**Задание**
Продолжите воспоминания о дедушке и детских зимах, начиная сразу после последнего предложения.

**Исходный текст**
******************************
Раз уж вспомнились тогдашние зимы… У папы были коньки – настоящие, беговые, то есть конькобежные. Он на них лихо рассекал на пляже, аж искрилось. Мне позже тоже купили – хоккейные, а ещё позже – «снегурки», толстые такие, гнутые, а «снегурки» – потому что по снегу можно, что я и делала. По утоптанному на тротуаре снегу, от детской поликлиники до центра и обратно. А потом и на лыжах (папа из Питера привёз), по тому же маршруту. Но в то время, о котором я пишу, у меня ни коньков, ни лыж ещё не было. Зато были клюшки хоккейные, две – одна мне, другая дедушке. И шайба. И пока папа на своих длинных конькобежных скользил по реке, мы с дедушкой мирно играли в хоккей.
Так же мирно вдвоём мы играли и в шахматы. Я, конечно, проигрывала всё время, потому что он не поддавался. Он считал, что этим испортит ребёнка, если будет поддаваться. Я начала выигрывать иногда годам к девяти, и счастье случалось у обоих. Когда его не стало, я больше не садилась за клетчатую доску. Может, и зря.
Возвращаясь к Тузикам… Если бы вы видели, каких собак мне дедушка рисовал и вырезал из бумаги! Причём, одним движением карандаша или ножниц. Причём, начиная всегда с ушей. Кроме собак, он ничего больше не умел ни рисовать, ни вырезать, но собак – виртуозно (этот талант он передал моему папе, только у папы такая история была с самолётами).
******************************
**Извлечённые данные**
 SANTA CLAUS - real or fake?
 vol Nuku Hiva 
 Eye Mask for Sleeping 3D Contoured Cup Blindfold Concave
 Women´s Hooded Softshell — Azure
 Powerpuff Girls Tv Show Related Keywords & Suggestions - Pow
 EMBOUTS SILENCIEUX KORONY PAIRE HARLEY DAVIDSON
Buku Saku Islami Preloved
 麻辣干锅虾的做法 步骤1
******************************
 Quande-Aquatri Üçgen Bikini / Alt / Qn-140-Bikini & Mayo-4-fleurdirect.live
******************************
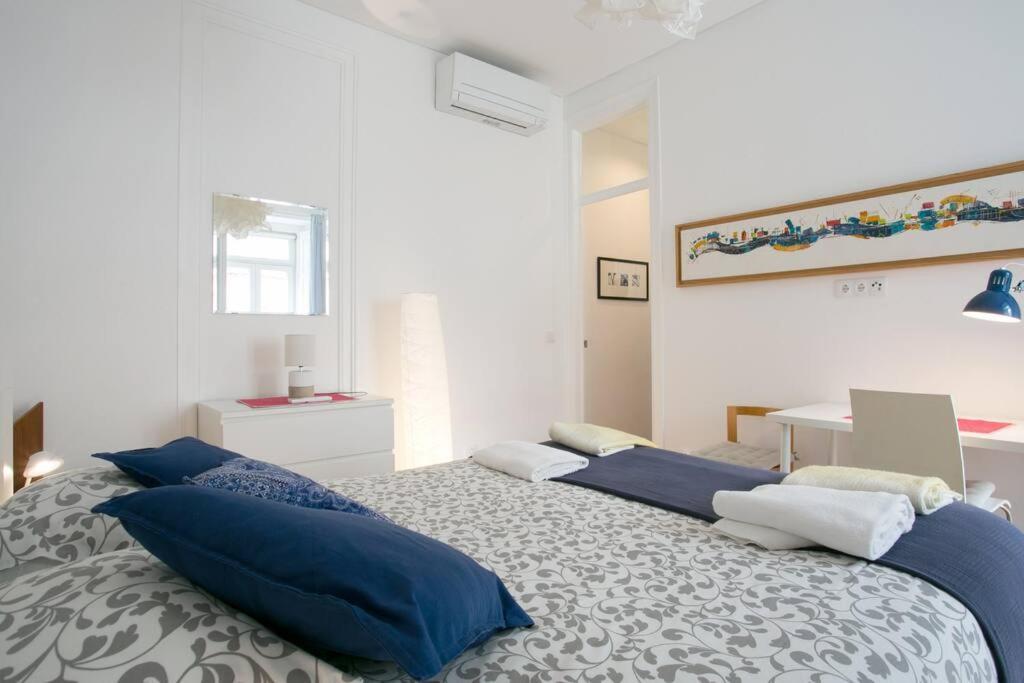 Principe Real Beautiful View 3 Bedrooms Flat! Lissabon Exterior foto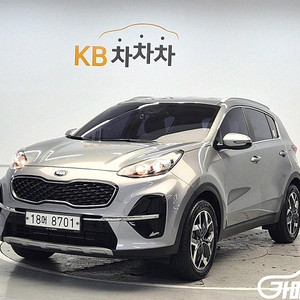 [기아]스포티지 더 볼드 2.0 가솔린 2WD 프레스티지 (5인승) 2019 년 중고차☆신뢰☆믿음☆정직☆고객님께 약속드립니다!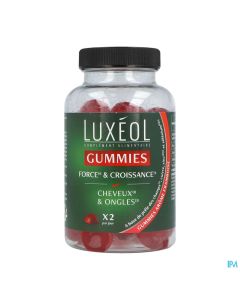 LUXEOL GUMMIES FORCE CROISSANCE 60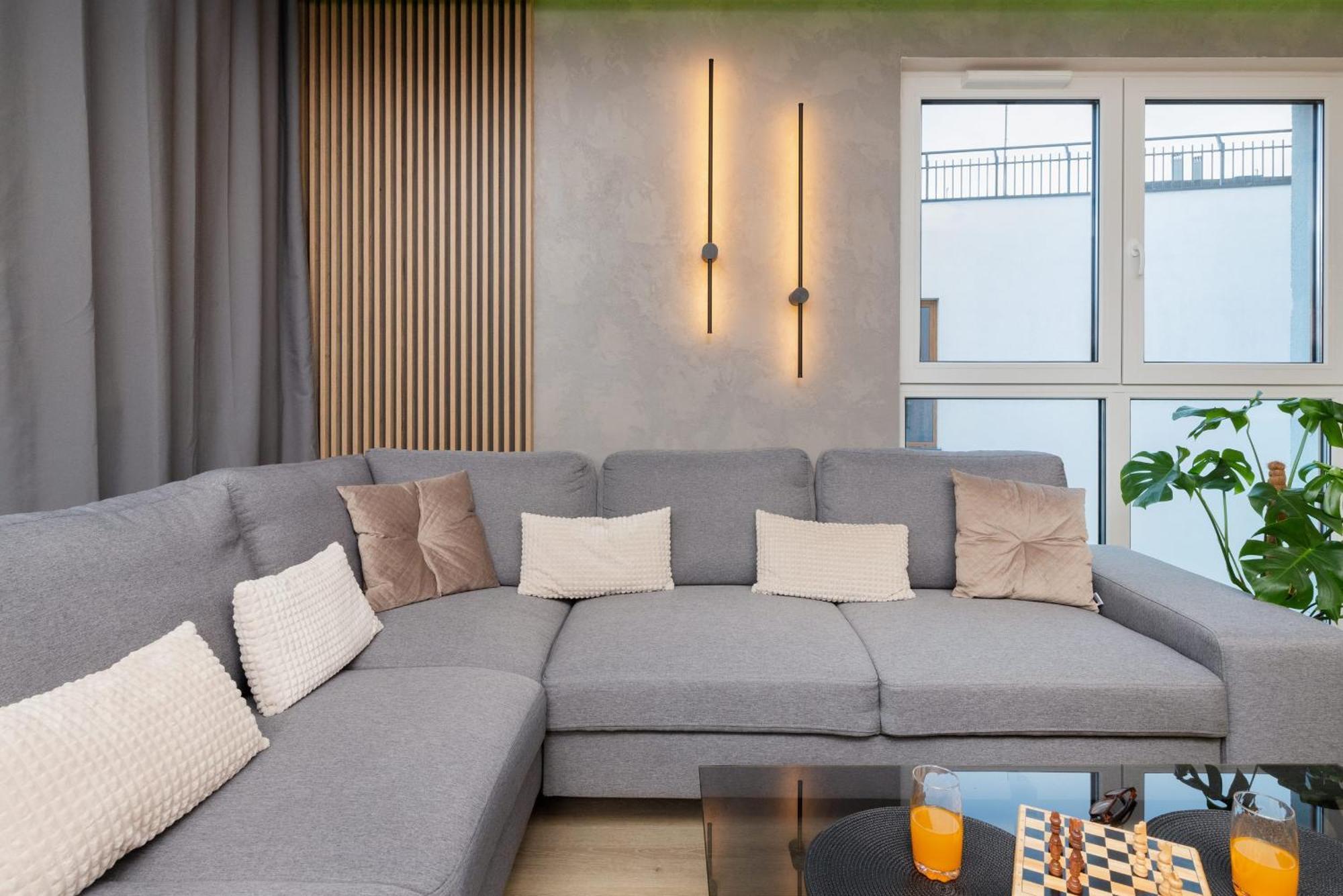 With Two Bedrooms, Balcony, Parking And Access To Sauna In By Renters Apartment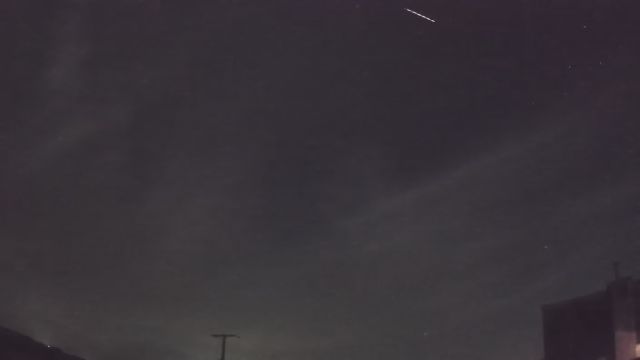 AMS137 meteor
******************************
**Ответ**
И раз уж я употребила слово «виртуозно», нужно поговорить о музыке. Мне три, четыре, пять и так далее… Я лежу на диване, на красивой такой вышитой подушке. А дедушка сидит за пианино. И меня окутывает музыка. «На сопках Манчжурии», «Прощание славянки», какая-то классика… И всё без нот (он их не знал), и всё на слух (а слухом Господь его одарил идеальным, и его он тоже передал моему папе, но не мне).
А ещё он играл на гитаре. Семиструнной. Струны были перетянуты наоборот, на другую сторону, потому что дедушка был левшой. Его, конечно, пытались перевоспитать в правшу (тогда всех перевоспитывали), но не вышло. Однако писал он правой – однажды сломал левую руку и тогда сам перевоспитался. Почерк был ужасный, и когда он писал, весь стол ходил ходуном. Но сейчас не об этом, о гитаре.
Итак, он играл. И пел. Причём, такие песни, что некоторые из них у меня потом переписывали люди заинтересованные. Например, «Волнуется море широко» в том варианте, как его реально пели моряки. Или песню «Про артиллеристов», как её пели артиллеристы.
Меня он этим песням выучил. Помню, иду по парку и во весь дух свой пятилетний: «Артиллеристы, точней прицел!» А деды (хотя, какие они тогда деды были…) сидят на лавках и умиляются: «О! Внучка артиллериста идёт».
А внучка артиллериста, задыхаясь от гордости, 9 мая стояла у Вечного огня рядом с дедом в шеренге фронтовиков, тогда ещё многочисленной (ветеранами их в то время не называли). А ещё задавала вопросы: «Дедушка, почему в песне «разведчик зорок, наводчик смел?» Ведь это наводчик должен быть зорким, а разведчик – смелым?» На что дедушка серьёзно, как взрослой, отвечал: «Смелый разведчик – мёртвый разведчик. А наводчик, когда смотрит в прицел… А на него летит такое… Должен быть смелым». Он знал, о чём говорит… В 18 лет ушёл на срочную службу во флот, на три года. Когда пришло время дембеля, пришла и Великая Отечественная война. И он сразу пошёл на фронт. Сначала по морю, потом посуху.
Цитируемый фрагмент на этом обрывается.